Değerli konuk yazarımız Serra Karaçam'a sabırlar ve başsağlığı, merhum dedesine de Allah'tan rahmet diliyoruz.
Sonsuz Ark
“Kızımla yapayalnız kalmış gibiyim... Ne garip. Daha birçok yakınım var oysa. Ama bu ilk kaybım hayatta…”
Dedemin, gusülhanede nakil aracından indireceğimiz sırada tabutuna omuz veren aile, kendi cenazesini bayrağa sarmıştı... taş gibiydiler, gururluydular; askerdi belki
kaybettikleri yakınları.
Ne
yapacağım dedim şimdi... Tabutu bayrağa
sarmak veya ayete sarmak... Bu kararı
nasıl veririz, bayrak da onun için önemliydi ayet de... Birini seçmek ise benim
için zordu, ancak ayet öbür tarafa göçen bir müslüman için daha önemli olsa
gerek dedim ve ayetli örtüye karar verdik... Bayrak daha dünyevi dedim.
O bayraklı cenazenin yakınları dedeme omuz verdi gusülhane sırasına tabutu yerleştirirken...Allah onlardan razı olsun. Zira hastaneden iki dirhem bir çekirdek giyinmiş morg görevlileri dedemi arabaya yerleştirmiş ve bize pek ihtiyaç kalmamıştı, ama erkek kardeşim ile hastaneden, yani Bağcılar'dan Karacaahmet'e gusülhaneye yaptığımız yolculukta yalnızdık. Cenazeyi ikimiz almıştık. Nakil arabasından gusül sırasına inecekti. Allah rızası için mevtaya bir omuz verelim denilince buz gibi gerçek çarptı yine yüzüme.
Cenaze
sahibi olmak insanı olgunlaştırıyor, nakil aracını takip ederken trafik hiç
sinirimi bozmadı. İnsanlar trafikte, ölüye ve nakil aracına ambulansa
gösterdiklerinden daha fazla saygı gösteriyor. Yol veriyorlar, takip etmene
izin veriyorlar.
Cenazemiz
yıkandı. Bekleme yerine alındı. Araçlar geldi; namazın kılınacağı camilere
götürülmek üzere yola çıktı sırası ile bekleyen cenazeler. Her şey seriydi.
Cenaze işlerini yürütenlerden Allah razı olsun. Hepsi, herkese yardımcı. İmam
hükümeti olmak iyi bir şey dedim... Öyle adlandırarak aşağılamaya yeltenenlere
nazire... Ölüm, yani son yolculuk fevkalade önemli. Çünkü yılları paylaştığınız
yakınlarınız ile son anlarınız.
Hastaneye
dönmek istemiyorum. Kızımla dedesini-dedemi sık sık ziyarete gittiğimiz o yoğun
bakıma...
Dedenin iki aydan fazla
kaldığı köşesine. Önceki gün, dün mü yoksa. Vallahi dün.... Ziyarete gittik.

**Veri Satırları**

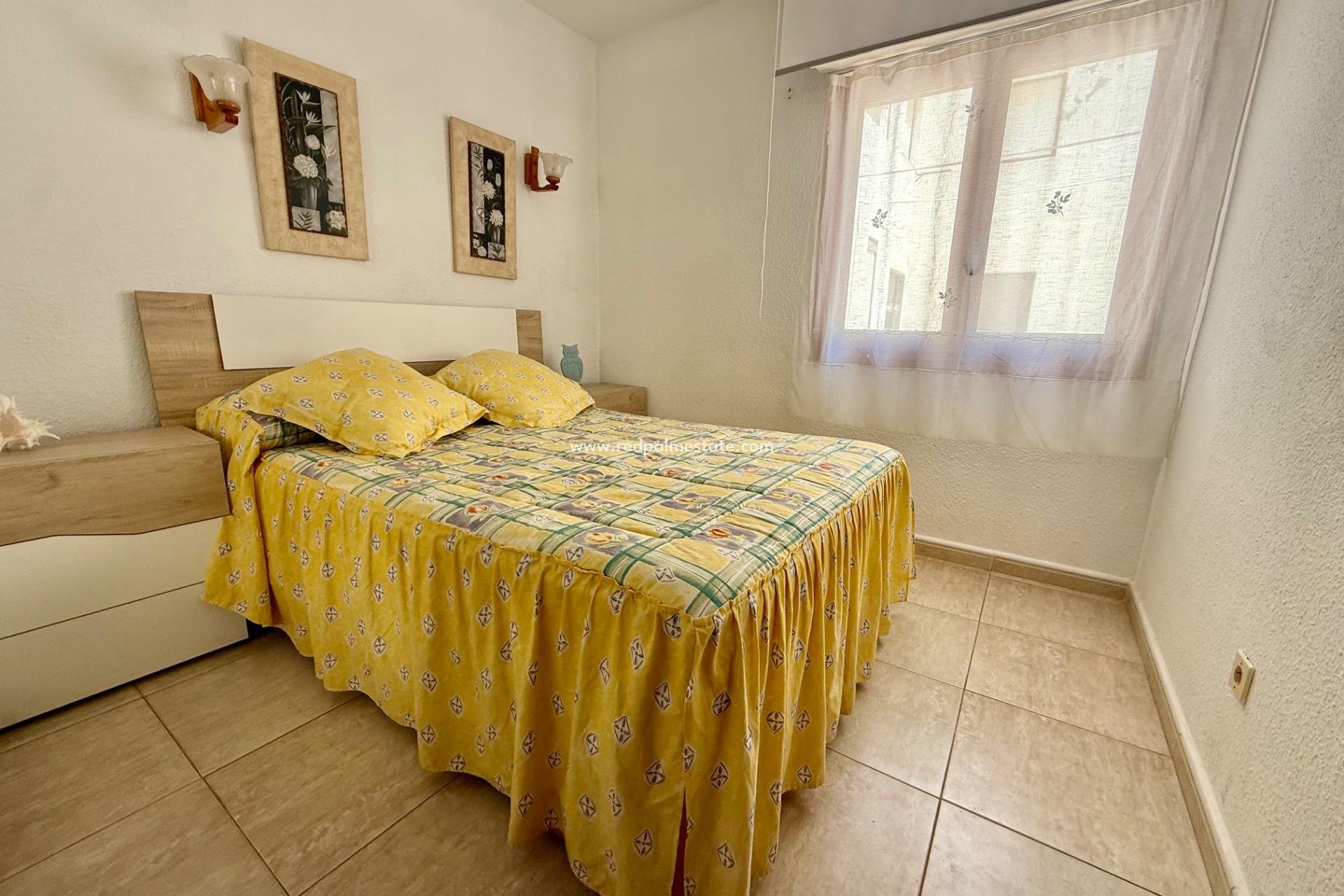 Revente - Appartement -
Torrevieja - Los Europeos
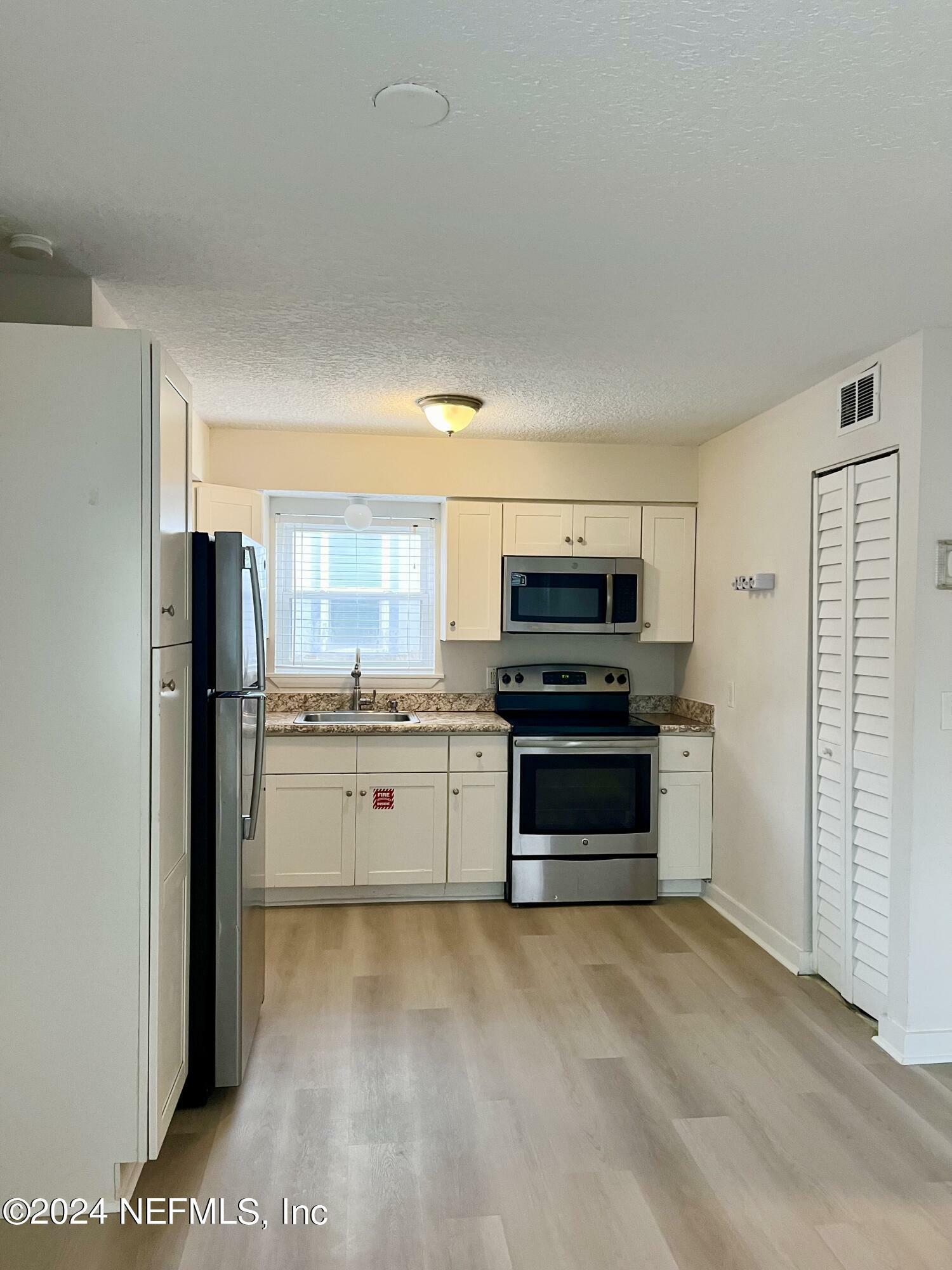 Property Photo:  401 2nd Street S  FL 32250 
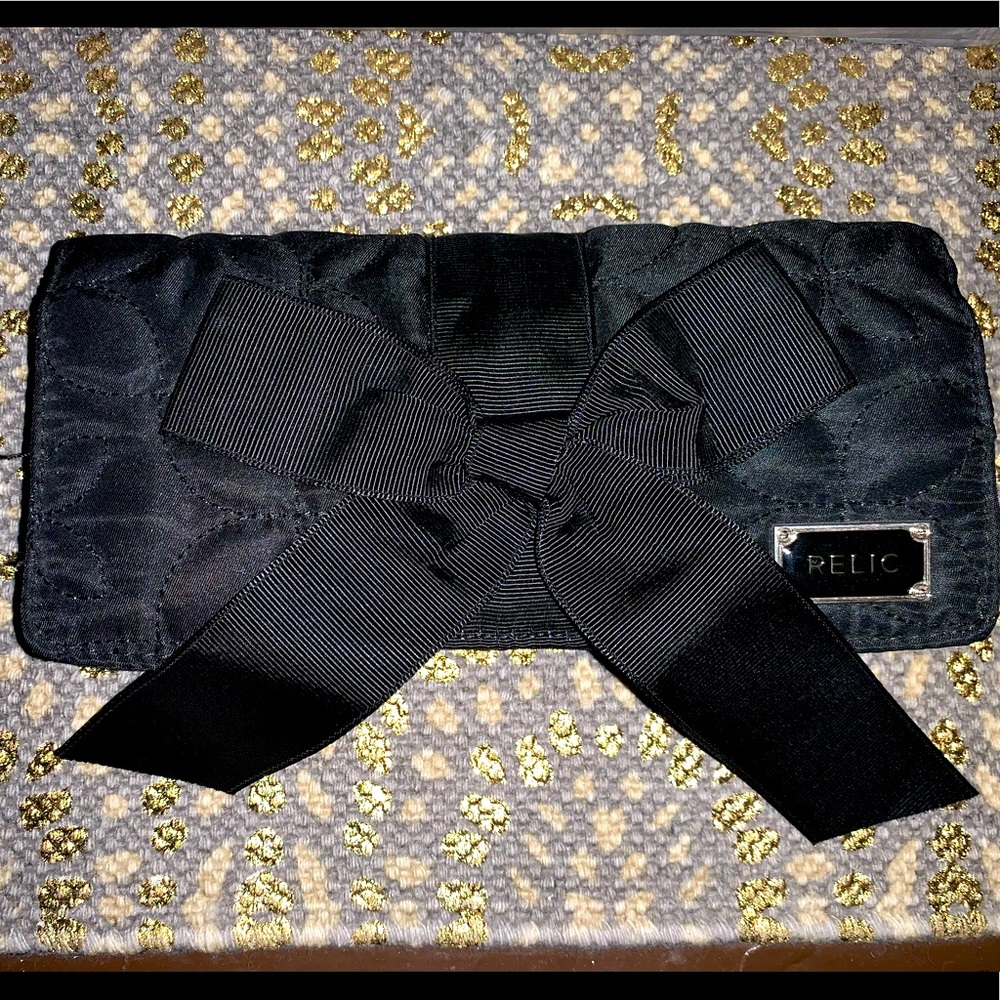 Relic brand black quilted travel jewelry case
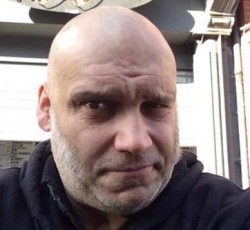 Ο Blaze Bayley πιάνει το πνεύμα των Χριστουγέννων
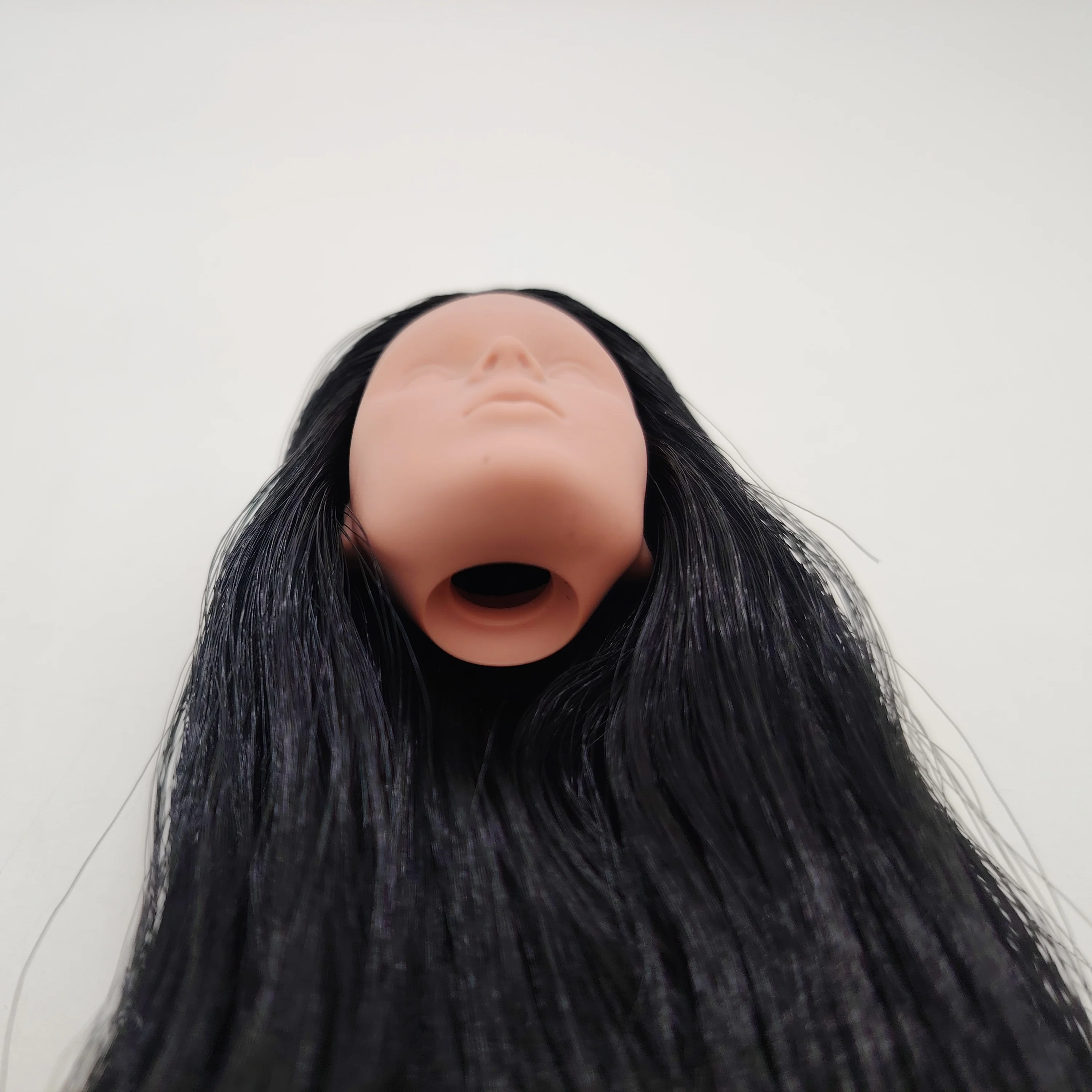 أزياء رويالتي Nu.face Eden Lilith Blair شعر أسود FR جلد أبيض سلامة دمية وجه فارغ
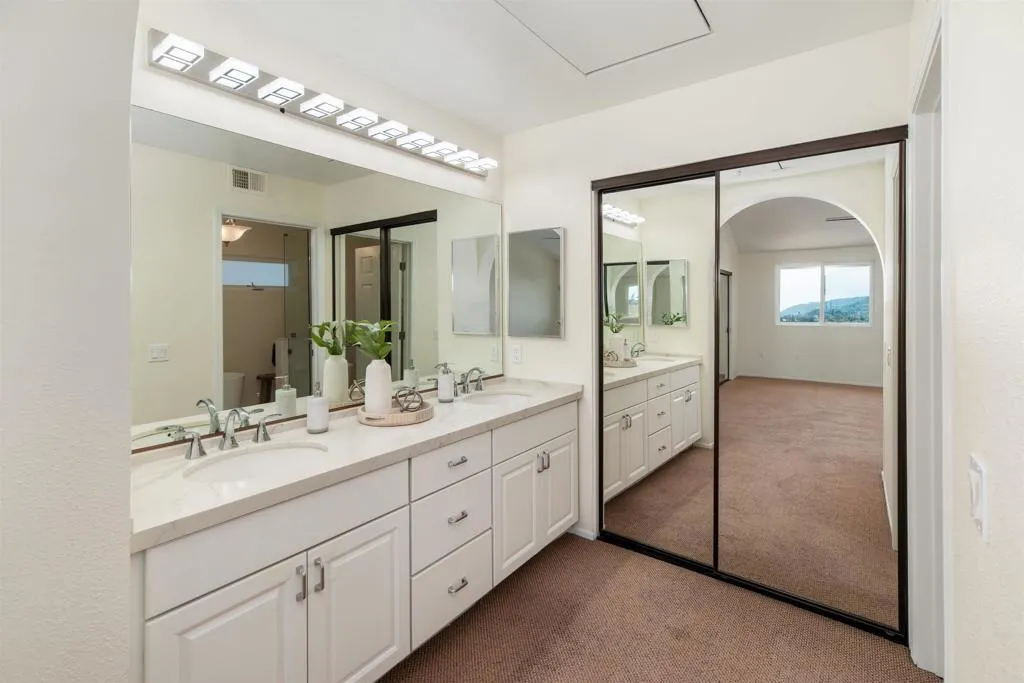 https://cdn.realtyfeed.com/cdn/127/306744443/7beefa8d2345d691c4b4db315fcb8add.webp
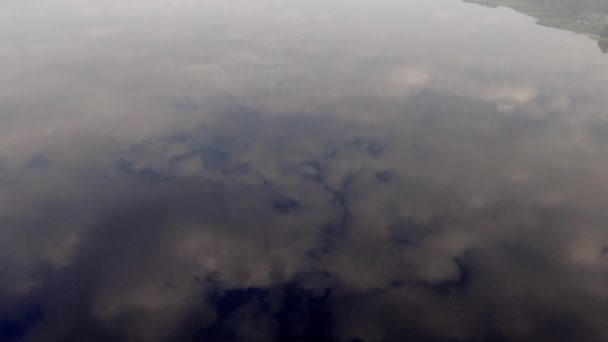 Gökyüzünden Çarpıcı Yansımaları Olan Sakin Bir Gölün Havadan Videosu Kamera — Stok video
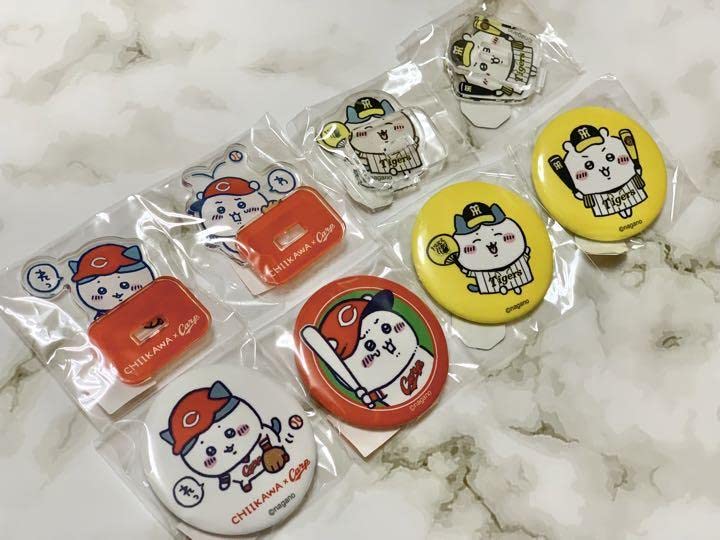 ちいかわ ハチワレ 阪神 カープ コラボ アクリルスタンド 缶バッジ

**Görev A**
Blok 1'deki bütün satırları harfi harfine yazıya geçirin, ancak resimleri cevaba almayın.
**Görev B**
Dedenin cenazesini anlatan metni kaldığı yerden sürdürün.
Satırların metinle hiçbir ilgisi yoktur.

**Görevin Cevabı A**
 Revente - Appartement -
Torrevieja - Los Europeos
 Property Photo:  401 2nd Street S  FL 32250 
 Relic brand black quilted travel jewelry case
 Ο Blaze Bayley πιάνει το πνεύμα των Χριστουγέννων
 أزياء رويالتي Nu.face Eden Lilith Blair شعر أسود FR جلد أبيض سلامة دمية وجه فارغ
 https://cdn.realtyfeed.com/cdn/127/306744443/7beefa8d2345d691c4b4db315fcb8add.webp
 Gökyüzünden Çarpıcı Yansımaları Olan Sakin Bir Gölün Havadan Videosu Kamera — Stok video
 ちいかわ ハチワレ 阪神 カープ コラボ アクリルスタンド 缶バッジ

**Görevin Cevabı B**
Bir gün önce ağırlaştı demişlerdi, ama iki ay içinde zaman zaman uyukluyordu
zaten. Bir gittik ki, her zaman başka hastalara yapılan, "müdahale var bir
hastaya, alamayız, bekleyin" açıklaması bizim hasta için yapıldı. Anladım
hemen. Dedecik gidiyordu. Kızımla kalakaldım. Tek istediğim o anda görmekti
dedemi. Ölmeden yani. Doktorlar için bu imkansızdı. Yalvardım. Görevliler kalp
masajı yapılıyor dediler. Hastane yetkilisini aradım. Ne olur göreyim
diyecektim. Ama içerden gelmeyen cevabı o söyledi. “Dedenizi kaybettik” dedi.
Ne kolay söyleyiverdi.
Muhteşem
insanüstü bir supervisor beni bir odaya almak istedi, dedemi hazırlayınca göstereceklerini
söyledi. Çok özel bir insan... Bütün hastabakıcılar, yoğun bakım süresince birkaç
kez denk geldiklerim, bazısı üzgün, kimi gözlerini kaçırıyor... Ama o doktor
var ya o acil uzmanı mı ne... Dedemi yaşatmaya çalışan belki de... Onu hiç
sevemeyeceğim işte. Zaten 94 yaşında bir adam ve genel durumu kötü. Bir şey
yapamadığı için değil belki... Bana dedemi son anda göstermediği için de değil.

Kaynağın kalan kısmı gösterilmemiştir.